--- Start DATA RECORDS ---
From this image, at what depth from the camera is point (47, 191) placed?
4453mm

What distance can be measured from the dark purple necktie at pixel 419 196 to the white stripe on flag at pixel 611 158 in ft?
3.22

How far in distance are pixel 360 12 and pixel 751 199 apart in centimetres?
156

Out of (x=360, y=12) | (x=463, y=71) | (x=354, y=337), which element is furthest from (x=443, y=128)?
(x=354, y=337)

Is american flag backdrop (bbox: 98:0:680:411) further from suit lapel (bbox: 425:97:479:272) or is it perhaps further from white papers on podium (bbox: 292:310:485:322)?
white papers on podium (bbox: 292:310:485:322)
--- End DATA RECORDS ---
--- Start DATA RECORDS ---
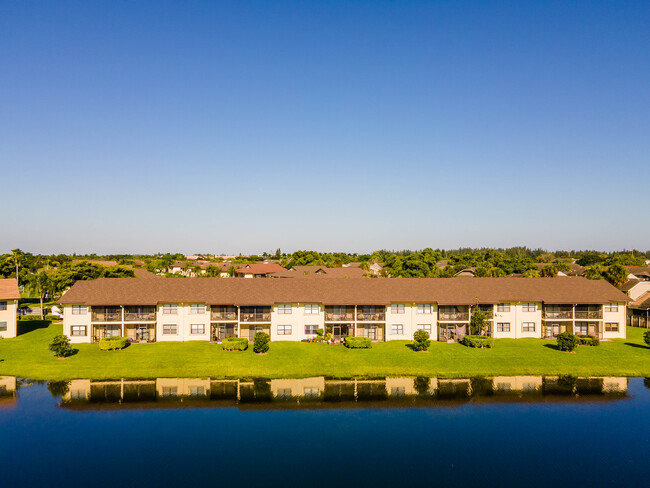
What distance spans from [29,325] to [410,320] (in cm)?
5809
--- End DATA RECORDS ---
--- WHAT YOU SHOULD DO ---
Copy every line from the records above that contains the word "papers".

--- RESULT BELOW ---
Is american flag backdrop (bbox: 98:0:680:411) further from suit lapel (bbox: 425:97:479:272) or is it perhaps further from white papers on podium (bbox: 292:310:485:322)?
white papers on podium (bbox: 292:310:485:322)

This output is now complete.